Task item>
With nothing added and nothing dropped, write out all of the entries below.

[Dataset entries]
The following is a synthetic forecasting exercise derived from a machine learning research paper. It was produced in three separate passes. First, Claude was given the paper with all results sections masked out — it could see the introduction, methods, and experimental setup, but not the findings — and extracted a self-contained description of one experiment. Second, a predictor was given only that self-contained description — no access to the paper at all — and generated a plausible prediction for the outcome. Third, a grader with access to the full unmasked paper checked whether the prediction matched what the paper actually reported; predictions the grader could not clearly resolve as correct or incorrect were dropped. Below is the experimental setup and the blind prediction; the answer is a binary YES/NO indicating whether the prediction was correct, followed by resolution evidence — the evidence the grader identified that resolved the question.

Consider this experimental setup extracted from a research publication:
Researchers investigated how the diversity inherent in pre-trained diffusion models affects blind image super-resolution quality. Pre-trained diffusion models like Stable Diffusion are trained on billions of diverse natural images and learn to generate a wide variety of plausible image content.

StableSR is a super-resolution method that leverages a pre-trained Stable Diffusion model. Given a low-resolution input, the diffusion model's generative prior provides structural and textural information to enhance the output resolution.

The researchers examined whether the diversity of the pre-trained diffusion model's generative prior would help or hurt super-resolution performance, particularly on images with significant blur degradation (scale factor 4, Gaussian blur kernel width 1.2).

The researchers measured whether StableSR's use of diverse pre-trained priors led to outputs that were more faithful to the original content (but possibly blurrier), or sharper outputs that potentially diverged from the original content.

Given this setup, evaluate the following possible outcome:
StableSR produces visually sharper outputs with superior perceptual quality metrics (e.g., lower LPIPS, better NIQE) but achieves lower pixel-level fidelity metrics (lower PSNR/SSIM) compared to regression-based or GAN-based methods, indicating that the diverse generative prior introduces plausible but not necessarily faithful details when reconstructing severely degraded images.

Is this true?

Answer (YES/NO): NO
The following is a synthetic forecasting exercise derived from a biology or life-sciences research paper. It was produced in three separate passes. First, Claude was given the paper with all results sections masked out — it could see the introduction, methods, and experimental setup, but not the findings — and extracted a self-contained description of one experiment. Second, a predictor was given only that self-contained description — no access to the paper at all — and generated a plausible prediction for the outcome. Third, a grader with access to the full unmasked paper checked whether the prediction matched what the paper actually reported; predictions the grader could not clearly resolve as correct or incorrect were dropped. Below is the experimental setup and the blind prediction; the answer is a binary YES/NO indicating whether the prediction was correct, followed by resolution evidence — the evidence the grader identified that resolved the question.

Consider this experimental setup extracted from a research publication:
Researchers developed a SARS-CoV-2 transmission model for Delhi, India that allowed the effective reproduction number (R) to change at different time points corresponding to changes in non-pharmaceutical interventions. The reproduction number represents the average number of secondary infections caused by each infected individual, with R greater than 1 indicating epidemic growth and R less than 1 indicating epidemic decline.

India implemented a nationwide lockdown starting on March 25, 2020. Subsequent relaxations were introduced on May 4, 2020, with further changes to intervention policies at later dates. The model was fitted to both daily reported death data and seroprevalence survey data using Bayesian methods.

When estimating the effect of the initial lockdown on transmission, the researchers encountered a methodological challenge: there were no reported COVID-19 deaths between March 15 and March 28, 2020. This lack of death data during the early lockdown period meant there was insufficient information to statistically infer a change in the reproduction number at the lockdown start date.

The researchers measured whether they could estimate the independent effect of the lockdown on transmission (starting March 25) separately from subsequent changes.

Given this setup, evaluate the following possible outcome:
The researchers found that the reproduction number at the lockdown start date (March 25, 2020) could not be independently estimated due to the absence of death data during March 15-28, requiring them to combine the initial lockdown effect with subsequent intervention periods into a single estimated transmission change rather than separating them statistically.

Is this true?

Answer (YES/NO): NO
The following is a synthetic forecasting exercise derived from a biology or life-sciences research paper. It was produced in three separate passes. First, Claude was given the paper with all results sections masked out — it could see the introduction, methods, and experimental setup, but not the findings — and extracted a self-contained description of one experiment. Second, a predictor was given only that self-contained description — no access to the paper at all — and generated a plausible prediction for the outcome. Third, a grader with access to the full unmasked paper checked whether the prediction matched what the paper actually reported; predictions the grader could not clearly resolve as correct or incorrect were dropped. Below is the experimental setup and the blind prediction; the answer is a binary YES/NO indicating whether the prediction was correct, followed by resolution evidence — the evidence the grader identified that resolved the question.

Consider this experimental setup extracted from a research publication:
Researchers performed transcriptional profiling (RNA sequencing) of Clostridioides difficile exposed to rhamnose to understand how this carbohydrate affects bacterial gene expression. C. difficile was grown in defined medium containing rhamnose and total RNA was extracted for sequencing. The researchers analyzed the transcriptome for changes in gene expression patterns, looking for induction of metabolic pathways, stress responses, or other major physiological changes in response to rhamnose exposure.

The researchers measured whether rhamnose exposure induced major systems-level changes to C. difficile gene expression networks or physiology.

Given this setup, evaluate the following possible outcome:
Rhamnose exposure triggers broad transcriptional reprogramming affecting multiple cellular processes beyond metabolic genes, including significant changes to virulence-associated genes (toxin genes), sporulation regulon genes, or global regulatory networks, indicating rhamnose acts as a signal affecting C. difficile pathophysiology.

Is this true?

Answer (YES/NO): NO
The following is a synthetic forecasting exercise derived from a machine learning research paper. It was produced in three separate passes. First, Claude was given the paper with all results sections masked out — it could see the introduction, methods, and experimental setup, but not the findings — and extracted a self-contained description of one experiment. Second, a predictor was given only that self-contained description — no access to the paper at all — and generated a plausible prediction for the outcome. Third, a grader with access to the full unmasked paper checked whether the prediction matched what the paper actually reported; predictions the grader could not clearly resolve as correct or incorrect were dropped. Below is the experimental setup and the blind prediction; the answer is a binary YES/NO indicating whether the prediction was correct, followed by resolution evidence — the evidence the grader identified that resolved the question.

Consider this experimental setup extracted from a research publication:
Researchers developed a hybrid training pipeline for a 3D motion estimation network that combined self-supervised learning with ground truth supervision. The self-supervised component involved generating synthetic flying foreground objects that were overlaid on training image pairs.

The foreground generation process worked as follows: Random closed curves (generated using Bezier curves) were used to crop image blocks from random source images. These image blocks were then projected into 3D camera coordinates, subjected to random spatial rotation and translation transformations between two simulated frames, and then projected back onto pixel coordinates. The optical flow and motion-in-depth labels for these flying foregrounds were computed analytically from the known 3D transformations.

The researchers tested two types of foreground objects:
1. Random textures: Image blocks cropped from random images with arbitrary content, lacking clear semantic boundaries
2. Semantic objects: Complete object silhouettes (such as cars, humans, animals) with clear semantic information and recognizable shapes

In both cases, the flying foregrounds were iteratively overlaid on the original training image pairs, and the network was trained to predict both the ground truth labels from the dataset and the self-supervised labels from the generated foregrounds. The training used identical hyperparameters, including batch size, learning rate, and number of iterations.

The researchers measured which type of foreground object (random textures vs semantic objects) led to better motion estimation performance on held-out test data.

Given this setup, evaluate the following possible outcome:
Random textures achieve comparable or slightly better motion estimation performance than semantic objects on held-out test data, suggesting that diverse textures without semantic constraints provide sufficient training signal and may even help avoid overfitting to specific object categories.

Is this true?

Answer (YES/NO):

Result of this task>
The following is a synthetic forecasting exercise derived from a machine learning research paper. It was produced in three separate passes. First, Claude was given the paper with all results sections masked out — it could see the introduction, methods, and experimental setup, but not the findings — and extracted a self-contained description of one experiment. Second, a predictor was given only that self-contained description — no access to the paper at all — and generated a plausible prediction for the outcome. Third, a grader with access to the full unmasked paper checked whether the prediction matched what the paper actually reported; predictions the grader could not clearly resolve as correct or incorrect were dropped. Below is the experimental setup and the blind prediction; the answer is a binary YES/NO indicating whether the prediction was correct, followed by resolution evidence — the evidence the grader identified that resolved the question.

Consider this experimental setup extracted from a research publication:
Researchers investigated how the diversity inherent in pre-trained diffusion models affects blind image super-resolution quality. Pre-trained diffusion models like Stable Diffusion are trained on billions of diverse natural images and learn to generate a wide variety of plausible image content.

StableSR is a super-resolution method that leverages a pre-trained Stable Diffusion model. Given a low-resolution input, the diffusion model's generative prior provides structural and textural information to enhance the output resolution.

The researchers examined whether the diversity of the pre-trained diffusion model's generative prior would help or hurt super-resolution performance, particularly on images with significant blur degradation (scale factor 4, Gaussian blur kernel width 1.2).

The researchers measured whether StableSR's use of diverse pre-trained priors led to outputs that were more faithful to the original content (but possibly blurrier), or sharper outputs that potentially diverged from the original content.

Given this setup, evaluate the following possible outcome:
StableSR produces visually sharper outputs with superior perceptual quality metrics (e.g., lower LPIPS, better NIQE) but achieves lower pixel-level fidelity metrics (lower PSNR/SSIM) compared to regression-based or GAN-based methods, indicating that the diverse generative prior introduces plausible but not necessarily faithful details when reconstructing severely degraded images.

Is this true?

Answer (YES/NO): NO
The following is a synthetic forecasting exercise derived from a biology or life-sciences research paper. It was produced in three separate passes. First, Claude was given the paper with all results sections masked out — it could see the introduction, methods, and experimental setup, but not the findings — and extracted a self-contained description of one experiment. Second, a predictor was given only that self-contained description — no access to the paper at all — and generated a plausible prediction for the outcome. Third, a grader with access to the full unmasked paper checked whether the prediction matched what the paper actually reported; predictions the grader could not clearly resolve as correct or incorrect were dropped. Below is the experimental setup and the blind prediction; the answer is a binary YES/NO indicating whether the prediction was correct, followed by resolution evidence — the evidence the grader identified that resolved the question.

Consider this experimental setup extracted from a research publication:
Researchers developed a SARS-CoV-2 transmission model for Delhi, India that allowed the effective reproduction number (R) to change at different time points corresponding to changes in non-pharmaceutical interventions. The reproduction number represents the average number of secondary infections caused by each infected individual, with R greater than 1 indicating epidemic growth and R less than 1 indicating epidemic decline.

India implemented a nationwide lockdown starting on March 25, 2020. Subsequent relaxations were introduced on May 4, 2020, with further changes to intervention policies at later dates. The model was fitted to both daily reported death data and seroprevalence survey data using Bayesian methods.

When estimating the effect of the initial lockdown on transmission, the researchers encountered a methodological challenge: there were no reported COVID-19 deaths between March 15 and March 28, 2020. This lack of death data during the early lockdown period meant there was insufficient information to statistically infer a change in the reproduction number at the lockdown start date.

The researchers measured whether they could estimate the independent effect of the lockdown on transmission (starting March 25) separately from subsequent changes.

Given this setup, evaluate the following possible outcome:
The researchers found that the reproduction number at the lockdown start date (March 25, 2020) could not be independently estimated due to the absence of death data during March 15-28, requiring them to combine the initial lockdown effect with subsequent intervention periods into a single estimated transmission change rather than separating them statistically.

Is this true?

Answer (YES/NO): NO
The following is a synthetic forecasting exercise derived from a biology or life-sciences research paper. It was produced in three separate passes. First, Claude was given the paper with all results sections masked out — it could see the introduction, methods, and experimental setup, but not the findings — and extracted a self-contained description of one experiment. Second, a predictor was given only that self-contained description — no access to the paper at all — and generated a plausible prediction for the outcome. Third, a grader with access to the full unmasked paper checked whether the prediction matched what the paper actually reported; predictions the grader could not clearly resolve as correct or incorrect were dropped. Below is the experimental setup and the blind prediction; the answer is a binary YES/NO indicating whether the prediction was correct, followed by resolution evidence — the evidence the grader identified that resolved the question.

Consider this experimental setup extracted from a research publication:
Researchers performed transcriptional profiling (RNA sequencing) of Clostridioides difficile exposed to rhamnose to understand how this carbohydrate affects bacterial gene expression. C. difficile was grown in defined medium containing rhamnose and total RNA was extracted for sequencing. The researchers analyzed the transcriptome for changes in gene expression patterns, looking for induction of metabolic pathways, stress responses, or other major physiological changes in response to rhamnose exposure.

The researchers measured whether rhamnose exposure induced major systems-level changes to C. difficile gene expression networks or physiology.

Given this setup, evaluate the following possible outcome:
Rhamnose exposure triggers broad transcriptional reprogramming affecting multiple cellular processes beyond metabolic genes, including significant changes to virulence-associated genes (toxin genes), sporulation regulon genes, or global regulatory networks, indicating rhamnose acts as a signal affecting C. difficile pathophysiology.

Is this true?

Answer (YES/NO): NO
The following is a synthetic forecasting exercise derived from a machine learning research paper. It was produced in three separate passes. First, Claude was given the paper with all results sections masked out — it could see the introduction, methods, and experimental setup, but not the findings — and extracted a self-contained description of one experiment. Second, a predictor was given only that self-contained description — no access to the paper at all — and generated a plausible prediction for the outcome. Third, a grader with access to the full unmasked paper checked whether the prediction matched what the paper actually reported; predictions the grader could not clearly resolve as correct or incorrect were dropped. Below is the experimental setup and the blind prediction; the answer is a binary YES/NO indicating whether the prediction was correct, followed by resolution evidence — the evidence the grader identified that resolved the question.

Consider this experimental setup extracted from a research publication:
Researchers developed a hybrid training pipeline for a 3D motion estimation network that combined self-supervised learning with ground truth supervision. The self-supervised component involved generating synthetic flying foreground objects that were overlaid on training image pairs.

The foreground generation process worked as follows: Random closed curves (generated using Bezier curves) were used to crop image blocks from random source images. These image blocks were then projected into 3D camera coordinates, subjected to random spatial rotation and translation transformations between two simulated frames, and then projected back onto pixel coordinates. The optical flow and motion-in-depth labels for these flying foregrounds were computed analytically from the known 3D transformations.

The researchers tested two types of foreground objects:
1. Random textures: Image blocks cropped from random images with arbitrary content, lacking clear semantic boundaries
2. Semantic objects: Complete object silhouettes (such as cars, humans, animals) with clear semantic information and recognizable shapes

In both cases, the flying foregrounds were iteratively overlaid on the original training image pairs, and the network was trained to predict both the ground truth labels from the dataset and the self-supervised labels from the generated foregrounds. The training used identical hyperparameters, including batch size, learning rate, and number of iterations.

The researchers measured which type of foreground object (random textures vs semantic objects) led to better motion estimation performance on held-out test data.

Given this setup, evaluate the following possible outcome:
Random textures achieve comparable or slightly better motion estimation performance than semantic objects on held-out test data, suggesting that diverse textures without semantic constraints provide sufficient training signal and may even help avoid overfitting to specific object categories.

Is this true?

Answer (YES/NO):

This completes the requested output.